● Your task
The answer must consist of every line below that holds the word "currentSlide".
----- Extracted records
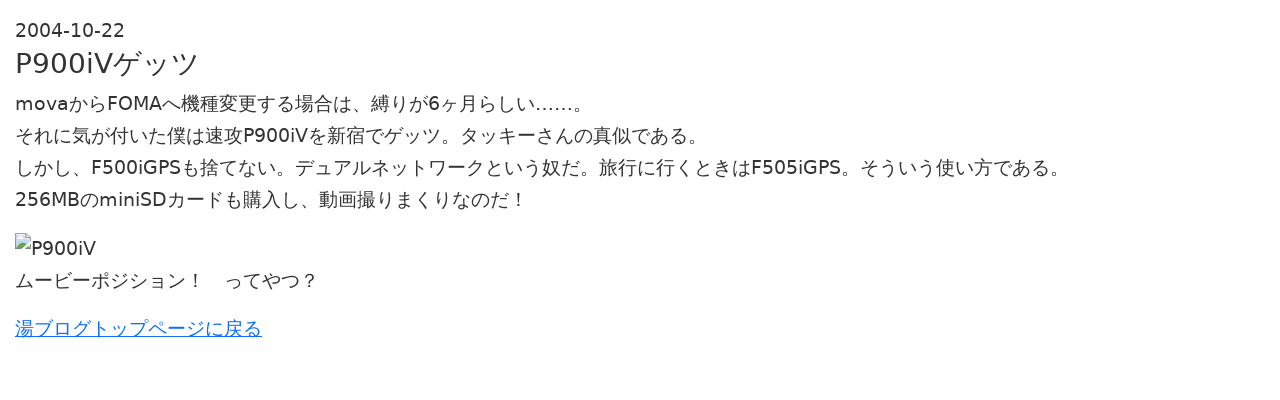

--- FILE ---
content_type: text/html
request_url: https://log.yublog.com/archives/2004/10/p900iv.html
body_size: 2642
content:
<!doctype html>
<html lang="ja">
  <head>
    <!-- Required meta tags -->
    <meta charset="utf-8">
    <meta name="viewport" content="width=device-width, initial-scale=1">

    <!-- Bootstrap CSS -->
    <link href="https://cdn.jsdelivr.net/npm/bootstrap@5.0.0-beta1/dist/css/bootstrap.min.css" rel="stylesheet" integrity="sha384-giJF6kkoqNQ00vy+HMDP7azOuL0xtbfIcaT9wjKHr8RbDVddVHyTfAAsrekwKmP1" crossorigin="anonymous">
    <link rel="stylesheet" href="https://log.yublog.com/css/style.css">
    <title>P900iVゲッツ - 湯ブログ</title>
  </head>
  <body>
<div class="entry_date">

<div class="entry_date_title">

2004-10-22

</div>

</div>





<div class="entry">

<h3>P900iVゲッツ</h3>











<p>movaからFOMAへ機種変更する場合は、縛りが6ヶ月らしい……。<br />

それに気が付いた僕は速攻P900iVを新宿でゲッツ。タッキーさんの真似である。<br />

しかし、F500iGPSも捨てない。デュアルネットワークという奴だ。旅行に行くときはF505iGPS。そういう使い方である。<br />

256MBのminiSDカードも購入し、動画撮りまくりなのだ！</p>



<p><img src="http://homepage2.nifty.com/hitoritabi/img/P900iv.jpg" alt="P900iV"><br />

ムービーポジション！　ってやつ？</p>













             





</div>

















						   

				

				

				

				

						   

						   


<div class="link"><a href="https://log.yublog.com/">湯ブログトップページに戻る</a></div>
<div class="ad">
<script async src="https://pagead2.googlesyndication.com/pagead/js/adsbygoogle.js"></script>
<!-- 旧湯ブログ -->
<ins class="adsbygoogle"
     style="display:block"
     data-ad-client="ca-pub-5905454537110225"
     data-ad-slot="5794391507"
     data-ad-format="auto"
     data-full-width-responsive="true"></ins>
<script>
     (adsbygoogle = window.adsbygoogle || []).push({});
</script>
</div>
<!-- Option 1: Bootstrap Bundle with Popper -->
<script src="https://cdn.jsdelivr.net/npm/bootstrap@5.0.0-beta1/dist/js/bootstrap.bundle.min.js" integrity="sha384-ygbV9kiqUc6oa4msXn9868pTtWMgiQaeYH7/t7LECLbyPA2x65Kgf80OJFdroafW" crossorigin="anonymous"></script>

<!-- Option 2: Separate Popper and Bootstrap JS -->
<!--
<script src="https://cdn.jsdelivr.net/npm/@popperjs/core@2.5.4/dist/umd/popper.min.js" integrity="sha384-q2kxQ16AaE6UbzuKqyBE9/u/KzioAlnx2maXQHiDX9d4/zp8Ok3f+M7DPm+Ib6IU" crossorigin="anonymous"></script>
<script src="https://cdn.jsdelivr.net/npm/bootstrap@5.0.0-beta1/dist/js/bootstrap.min.js" integrity="sha384-pQQkAEnwaBkjpqZ8RU1fF1AKtTcHJwFl3pblpTlHXybJjHpMYo79HY3hIi4NKxyj" crossorigin="anonymous"></script>
-->
</body>
</html>

--- FILE ---
content_type: text/html; charset=utf-8
request_url: https://www.google.com/recaptcha/api2/aframe
body_size: 268
content:
<!DOCTYPE HTML><html><head><meta http-equiv="content-type" content="text/html; charset=UTF-8"></head><body><script nonce="CMRkHgHbihJ-eADWFpcGeQ">/** Anti-fraud and anti-abuse applications only. See google.com/recaptcha */ try{var clients={'sodar':'https://pagead2.googlesyndication.com/pagead/sodar?'};window.addEventListener("message",function(a){try{if(a.source===window.parent){var b=JSON.parse(a.data);var c=clients[b['id']];if(c){var d=document.createElement('img');d.src=c+b['params']+'&rc='+(localStorage.getItem("rc::a")?sessionStorage.getItem("rc::b"):"");window.document.body.appendChild(d);sessionStorage.setItem("rc::e",parseInt(sessionStorage.getItem("rc::e")||0)+1);localStorage.setItem("rc::h",'1768534978424');}}}catch(b){}});window.parent.postMessage("_grecaptcha_ready", "*");}catch(b){}</script></body></html>

--- FILE ---
content_type: text/css
request_url: https://log.yublog.com/css/style.css
body_size: 60
content:
body{
	color: #333333;
	background-color: #FFFFFF;
	font-size: 120%;
	line-height: 1.7;
	-webkit-text-size-adjust: 100%;
    margin: 15px;
}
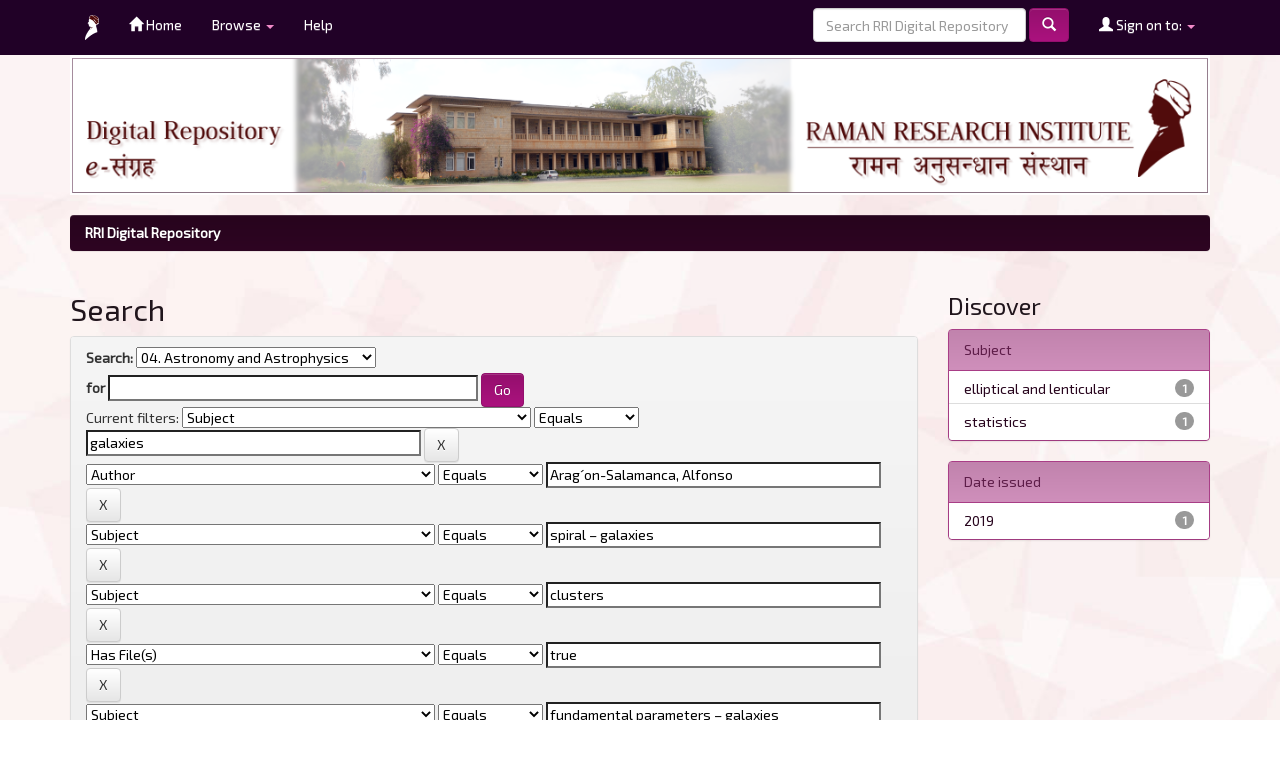

--- FILE ---
content_type: text/css
request_url: http://dspace.rri.res.in/static/css/bootstrap/dspace-custom.css
body_size: 800
content:
.header-custom {
  background-color: #210127;
}

.header-custom a {
  color: #ffffff;
}

.jumbotron-custom {
    padding-top: 0px;
    padding-bottom: 0px;
    padding-right: 0px;
    padding-left: 0px;
    border-radius: 10px;
    overflow:hidden;
}

.slider {
        padding: 0;
        margin: 0em auto;

}

.slider-wrapper {
        position: relative;
        width: 100%;
        height: 150px;
}

.slide {
        border-radius: 6px;
	-webkit-border-radius: 6px;
	-moz-border-radius: 6px;
	overflow: hidden;
        width: 100%;
        height: 150px;
        float: left;
        position: absolute;
        opacity: 0;
        transition: opacity 1s linear;
}

.slider-wrapper > .slide:first-child {
        opacity: 1;
}

.container-custom {
  padding-bottom: 1px;
  margin-bottom: 1px;
}


--- FILE ---
content_type: application/javascript
request_url: http://dspace.rri.res.in/static/js/slider.js
body_size: 1447
content:
(function() {
	
	function Slideshow( element ) {
		this.el = document.querySelector( element );
		this.init();
	}
	
	Slideshow.prototype = {
		init: function() {
			this.wrapper = this.el.querySelector( ".slider-wrapper" );
			this.slides = this.el.querySelectorAll( ".slide" );
			this.previous = this.el.querySelector( ".slider-previous" );
			this.next = this.el.querySelector( ".slider-next" );
			this.index = 0;
			this.total = this.slides.length;
			this.timer = null;
			
			this.action();
			this.stopStart();	
		},
		_slideTo: function( slide ) {
			var currentSlide = this.slides[slide];
			currentSlide.style.opacity = 1;
			
			for( var i = 0; i < this.slides.length; i++ ) {
				var slide = this.slides[i];
				if( slide !== currentSlide ) {
					slide.style.opacity = 0;
				}
			}
		},
		action: function() {
			var self = this;
			self.timer = setInterval(function() {
				self.index++;
				if( self.index == self.slides.length ) {
					self.index = 0;
				}
				self._slideTo( self.index );
				
			}, 5000);
		},
		stopStart: function() {
			var self = this;
			self.el.addEventListener( "mouseover", function() {
				clearInterval( self.timer );
				self.timer = null;
				
			}, false);
			self.el.addEventListener( "mouseout", function() {
				self.action();
				
			}, false);
		}
		
		
	};
	
	document.addEventListener( "DOMContentLoaded", function() {
		
		var slider = new Slideshow( "#main-slider" );
		
	});
	
	
})();

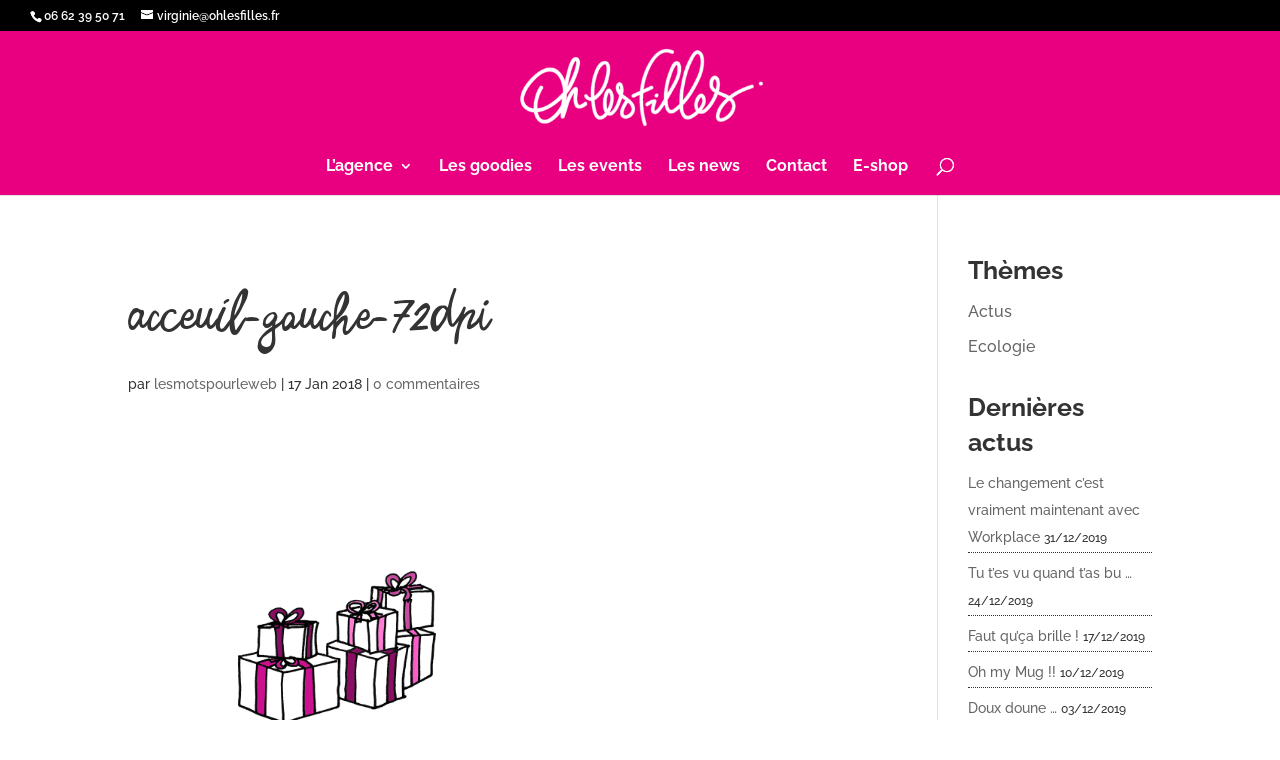

--- FILE ---
content_type: text/css
request_url: https://hb.wpmucdn.com/www.ohlesfilles.fr/fd887fb8-3f6b-42aa-bce1-c041b633d332.css
body_size: 184
content:
/**handles:divi-style**/
@font-face{font-family:zerocalcare_scriptregular;src:url('https://www.ohlesfilles.fr/wordpress/wp-content/themes/Divi-ohlesfilles/zerocalcare_script-webfont.woff2') format('woff2'),url('https://www.ohlesfilles.fr/wordpress/wp-content/themes/Divi-ohlesfilles/zerocalcare_script-webfont.woff') format('woff');font-weight:400;font-style:normal}@font-face{font-family:zerocalcare_script_ncbold;src:url('https://www.ohlesfilles.fr/wordpress/wp-content/themes/Divi-ohlesfilles/zerocalcare_script_bold-webfont.woff2') format('woff2'),url('https://www.ohlesfilles.fr/wordpress/wp-content/themes/Divi-ohlesfilles/zerocalcare_script_bold-webfont.woff') format('woff');font-weight:400;font-style:normal}h1,h2,h3{font-family:zerocalcare_scriptregular!important;vertical-align:text-top;margin-bottom:1em}.menu-twitter{text-indent:-9999px;background-image:url("https://www.ohlesfilles.fr/wordpress/wp-content/themes/Divi-ohlesfilles/images/twitter.png")!important;background-position:top -15px;background-repeat:no-repeat!important;background-size:25px auto;position:relative;top:-5px;width:35px}.menu-facebook{text-indent:-9999px;background-image:url("https://www.ohlesfilles.fr/wordpress/wp-content/themes/Divi-ohlesfilles/images/facebook.png")!important;background-position:top -15px;background-repeat:no-repeat!important;background-size:25px auto;position:relative;width:35px;top:-5px}h2{font-size:40px}li h2{font-size:45px!important;line-height:1em;padding-bottom:1em}h1{font-size:60px}@media only screen and (max-width:1200px){li h2{font-size:45px!important;line-height:1em;padding-bottom:1em}h1{font-size:60px}}@media only screen and (max-width:960px){li h2{font-size:40px!important;line-height:1em;padding-bottom:1em}h1{font-size:50px}}@media only screen and (max-width:800px){li h2{font-size:30px!important;line-height:1em;padding-bottom:1em}h1{font-size:40px}}@media only screen and (max-width:600px){li h2{font-size:25px!important;line-height:1em;padding-bottom:1em}h1{font-size:40px}}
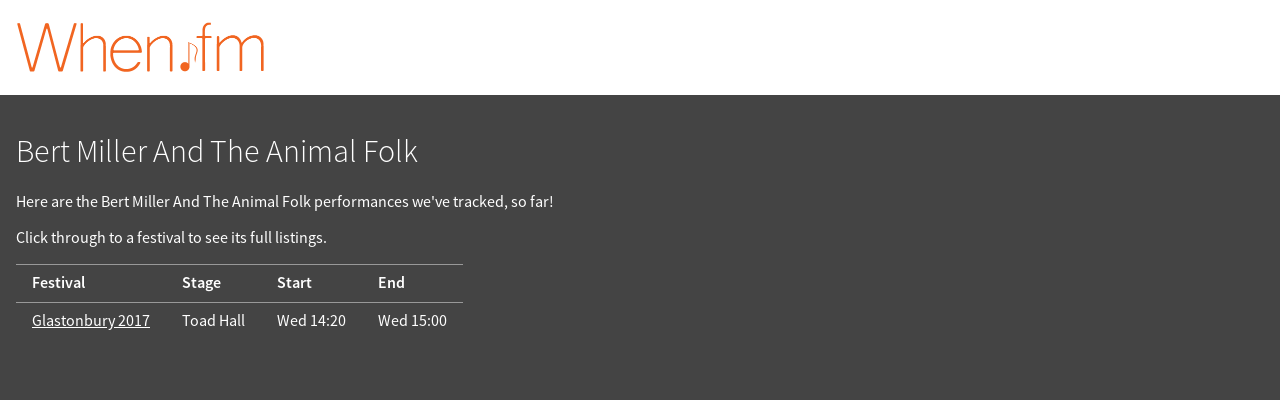

--- FILE ---
content_type: text/html; charset=UTF-8
request_url: https://when.fm/artists/1530/Bert%20Miller%20And%20The%20Animal%20Folk
body_size: 1458
content:
<!DOCTYPE html>
<html lang="en">
<head>
        
    
    <title>Bert Miller And The Animal Folk on When.fm</title>
    <meta name="viewport" content="width=device-width, initial-scale=1">

    
    <meta name="keywords"
          content="When.fm,when,fm,festivals,schedule,timing,calendar,set,times,clashfinder,reminders,offline,planner,Benicàssim,Tramlines,Bluedot,Pitchfork,Glastonbury,Latitude,Isle of Wight,Field Day,Icebreaker">
    <meta name="description"
          content="When.fm's listing of festivals featuring Bert Miller And The Animal Folk">

    <meta property="og:title" content="Bert Miller And The Animal Folk on When.fm">
    <meta property="og:description" content="When.fm&#039;s festivals featuring Bert Miller And The Animal Folk">
    <meta property="og:image" content="https://when.fm/build/glasto-2019.png">
    <meta property="og:url"
          content="https://when.fm/artists/1530/Bert%20Miller%20And%20The%20Animal%20Folk">

    <meta name="theme-color" content="#f16521">
    <meta name="google-play-app" content="app-id=fm.when.client">
    <meta name="apple-itunes-app" content="app-id=994898118, affiliate-data=1010l4sy">

    <link rel="icon"
          type="image/png"
          href="/build/favicon-large.png">
    <link rel="manifest" href="/build/web-manifest.json">

    <link rel="stylesheet" href="/build/style.css">
    </head>

<body class="overflow-scroll">


<div class="top">

    <div><a href="/"><img width="250"
              src="/build/logo.png"
              id="mainLogo"
              alt="When.fm"></a></div>

    <div>
        
        <div class="clear"></div>
    </div>

</div>



<div id="content">
    
    <div itemscope itemtype="http://schema.org/PerformingGroup" id="artist-1530">
        <h1 itemprop="name">Bert Miller And The Animal Folk</h1>
        <meta itemprop="url" content="https://when.fm/artists/1530/Bert%20Miller%20And%20The%20Animal%20Folk">

        <p>Here are the Bert Miller And The Animal Folk performances we've tracked, so far!</p>
        <p>Click through to a festival to see its full listings.</p>

        <table>
            <thead>
            <tr>
                <th>Festival</th>
                <th>Stage</th>
                <th>Start</th>
                <th>End</th>
            </tr>
            </thead>

                            <tr itemscope itemprop="event" itemtype="http://schema.org/Event">                     <td itemscope itemprop="superEvent" itemtype="http://schema.org/Event">                         <a href="https://when.fm/events/198/Glastonbury%202017"
                           itemprop="url">
                            <span itemprop="name">Glastonbury 2017</span>
                        </a>
                        <span itemprop="location" itemscope itemtype="http://schema.org/Place">
                            <meta itemprop="address" content="Glastonbury festival site">
                        </span>
                        <meta itemprop="eventAttendanceMode" content="OfflineEventAttendanceMode">
                        <meta itemprop="startDate" content="2017-06-21T10:00:00+00:00">
                        <meta itemprop="endDate" content="2017-06-26T06:00:00+00:00">
                    </td>
                    <td>
                        <span itemprop="location" itemscope itemtype="http://schema.org/Place">
                            <span itemprop="name">Toad Hall</span>
                            <meta itemprop="address" content="Toad Hall stage, Glastonbury festival site">
                        </span>
                        <meta itemprop="name"
                              content="Bert Miller And The Animal Folk's performance
                              at the Toad Hall stage">
                    </td>
                    <td>
                        <meta itemprop="eventAttendanceMode" content="OfflineEventAttendanceMode">
                        <time datetime="2017-06-21T14:20:00+00:00">Wed 14:20</time>
                        <meta itemprop="startDate" content="2017-06-21T14:20:00+00:00">
                    </td>
                    <td>
                        <time datetime="2017-06-21T15:00:00+00:00">Wed 15:00</time>
                        <meta itemprop="endDate" content="2017-06-21T15:00:00+00:00">
                    </td>

                </tr>
                    </table>

    </div>

</div>

  <!-- Google Analytics 4 via GTM -->
    <script async src="https://www.googletagmanager.com/gtag/js?id=G-ZPYH3GVZSN"></script>
    <script>
      window.dataLayer = window.dataLayer || [];
      function gtag(){dataLayer.push(arguments);}
      gtag('js', new Date());

      gtag('set', 'cookie_domain', 'when.fm');
      gtag('config', 'G-ZPYH3GVZSN');
    </script>

</body>
</html>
----------
● Written solution
			var currentSlide = this.slides[slide];
			currentSlide.style.opacity = 1;
				if( slide !== currentSlide ) {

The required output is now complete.